(Beginning of DATA RECORDS)

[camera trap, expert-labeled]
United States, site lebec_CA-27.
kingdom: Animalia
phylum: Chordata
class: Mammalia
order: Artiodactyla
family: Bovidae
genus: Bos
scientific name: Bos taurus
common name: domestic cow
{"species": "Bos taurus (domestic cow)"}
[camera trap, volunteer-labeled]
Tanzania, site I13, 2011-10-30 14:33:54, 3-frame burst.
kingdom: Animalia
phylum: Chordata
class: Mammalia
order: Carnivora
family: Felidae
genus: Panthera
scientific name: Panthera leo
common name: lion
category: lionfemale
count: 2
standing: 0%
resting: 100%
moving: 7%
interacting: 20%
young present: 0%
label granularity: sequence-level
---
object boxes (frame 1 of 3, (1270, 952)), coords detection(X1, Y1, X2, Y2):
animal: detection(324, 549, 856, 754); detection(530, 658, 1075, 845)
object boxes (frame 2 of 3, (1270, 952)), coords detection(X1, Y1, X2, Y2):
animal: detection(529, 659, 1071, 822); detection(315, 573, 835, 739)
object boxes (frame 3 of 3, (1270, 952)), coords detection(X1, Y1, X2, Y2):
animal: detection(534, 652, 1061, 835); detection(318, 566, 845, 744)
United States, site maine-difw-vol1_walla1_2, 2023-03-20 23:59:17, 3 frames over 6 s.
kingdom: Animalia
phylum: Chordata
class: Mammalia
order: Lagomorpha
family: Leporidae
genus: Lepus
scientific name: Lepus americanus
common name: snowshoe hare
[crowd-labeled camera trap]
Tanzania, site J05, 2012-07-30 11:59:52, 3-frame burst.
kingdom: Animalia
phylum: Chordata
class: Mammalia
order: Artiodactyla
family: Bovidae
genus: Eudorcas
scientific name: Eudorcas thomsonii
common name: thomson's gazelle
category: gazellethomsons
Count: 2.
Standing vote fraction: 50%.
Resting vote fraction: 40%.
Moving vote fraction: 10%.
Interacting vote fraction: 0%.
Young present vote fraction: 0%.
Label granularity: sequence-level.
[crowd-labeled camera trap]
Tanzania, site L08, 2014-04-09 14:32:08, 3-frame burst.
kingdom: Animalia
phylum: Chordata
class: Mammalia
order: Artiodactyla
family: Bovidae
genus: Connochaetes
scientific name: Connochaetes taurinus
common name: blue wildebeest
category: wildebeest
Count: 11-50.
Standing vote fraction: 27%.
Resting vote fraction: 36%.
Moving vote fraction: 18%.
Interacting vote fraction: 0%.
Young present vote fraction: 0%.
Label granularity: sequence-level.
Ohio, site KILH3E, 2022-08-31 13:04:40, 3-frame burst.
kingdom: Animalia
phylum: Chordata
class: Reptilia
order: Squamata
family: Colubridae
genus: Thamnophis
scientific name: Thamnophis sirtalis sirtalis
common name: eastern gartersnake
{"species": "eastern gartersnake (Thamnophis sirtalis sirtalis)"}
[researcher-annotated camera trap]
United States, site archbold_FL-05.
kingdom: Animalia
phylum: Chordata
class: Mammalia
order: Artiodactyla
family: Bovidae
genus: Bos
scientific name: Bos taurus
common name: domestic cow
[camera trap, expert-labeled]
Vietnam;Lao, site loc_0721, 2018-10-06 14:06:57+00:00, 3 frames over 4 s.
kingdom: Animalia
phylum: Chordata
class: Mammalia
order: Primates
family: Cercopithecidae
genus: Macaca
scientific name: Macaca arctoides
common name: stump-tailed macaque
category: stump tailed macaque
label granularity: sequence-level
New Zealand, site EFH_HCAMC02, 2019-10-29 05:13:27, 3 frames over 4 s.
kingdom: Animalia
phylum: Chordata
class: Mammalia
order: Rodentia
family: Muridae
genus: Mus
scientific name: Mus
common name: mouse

(End of DATA RECORDS)

YOUR GOAL: A word-for-word restatement of the data above is required.

COMPLETED TASK:
[camera trap, expert-labeled]
United States, site lebec_CA-27.
kingdom: Animalia
phylum: Chordata
class: Mammalia
order: Artiodactyla
family: Bovidae
genus: Bos
scientific name: Bos taurus
common name: domestic cow
{"species": "Bos taurus (domestic cow)"}
[camera trap, volunteer-labeled]
Tanzania, site I13, 2011-10-30 14:33:54, 3-frame burst.
kingdom: Animalia
phylum: Chordata
class: Mammalia
order: Carnivora
family: Felidae
genus: Panthera
scientific name: Panthera leo
common name: lion
category: lionfemale
count: 2
standing: 0%
resting: 100%
moving: 7%
interacting: 20%
young present: 0%
label granularity: sequence-level
---
object boxes (frame 1 of 3, (1270, 952)), coords detection(X1, Y1, X2, Y2):
animal: detection(324, 549, 856, 754); detection(530, 658, 1075, 845)
object boxes (frame 2 of 3, (1270, 952)), coords detection(X1, Y1, X2, Y2):
animal: detection(529, 659, 1071, 822); detection(315, 573, 835, 739)
object boxes (frame 3 of 3, (1270, 952)), coords detection(X1, Y1, X2, Y2):
animal: detection(534, 652, 1061, 835); detection(318, 566, 845, 744)
United States, site maine-difw-vol1_walla1_2, 2023-03-20 23:59:17, 3 frames over 6 s.
kingdom: Animalia
phylum: Chordata
class: Mammalia
order: Lagomorpha
family: Leporidae
genus: Lepus
scientific name: Lepus americanus
common name: snowshoe hare
[crowd-labeled camera trap]
Tanzania, site J05, 2012-07-30 11:59:52, 3-frame burst.
kingdom: Animalia
phylum: Chordata
class: Mammalia
order: Artiodactyla
family: Bovidae
genus: Eudorcas
scientific name: Eudorcas thomsonii
common name: thomson's gazelle
category: gazellethomsons
Count: 2.
Standing vote fraction: 50%.
Resting vote fraction: 40%.
Moving vote fraction: 10%.
Interacting vote fraction: 0%.
Young present vote fraction: 0%.
Label granularity: sequence-level.
[crowd-labeled camera trap]
Tanzania, site L08, 2014-04-09 14:32:08, 3-frame burst.
kingdom: Animalia
phylum: Chordata
class: Mammalia
order: Artiodactyla
family: Bovidae
genus: Connochaetes
scientific name: Connochaetes taurinus
common name: blue wildebeest
category: wildebeest
Count: 11-50.
Standing vote fraction: 27%.
Resting vote fraction: 36%.
Moving vote fraction: 18%.
Interacting vote fraction: 0%.
Young present vote fraction: 0%.
Label granularity: sequence-level.
Ohio, site KILH3E, 2022-08-31 13:04:40, 3-frame burst.
kingdom: Animalia
phylum: Chordata
class: Reptilia
order: Squamata
family: Colubridae
genus: Thamnophis
scientific name: Thamnophis sirtalis sirtalis
common name: eastern gartersnake
{"species": "eastern gartersnake (Thamnophis sirtalis sirtalis)"}
[researcher-annotated camera trap]
United States, site archbold_FL-05.
kingdom: Animalia
phylum: Chordata
class: Mammalia
order: Artiodactyla
family: Bovidae
genus: Bos
scientific name: Bos taurus
common name: domestic cow
[camera trap, expert-labeled]
Vietnam;Lao, site loc_0721, 2018-10-06 14:06:57+00:00, 3 frames over 4 s.
kingdom: Animalia
phylum: Chordata
class: Mammalia
order: Primates
family: Cercopithecidae
genus: Macaca
scientific name: Macaca arctoides
common name: stump-tailed macaque
category: stump tailed macaque
label granularity: sequence-level
New Zealand, site EFH_HCAMC02, 2019-10-29 05:13:27, 3 frames over 4 s.
kingdom: Animalia
phylum: Chordata
class: Mammalia
order: Rodentia
family: Muridae
genus: Mus
scientific name: Mus
common name: mouse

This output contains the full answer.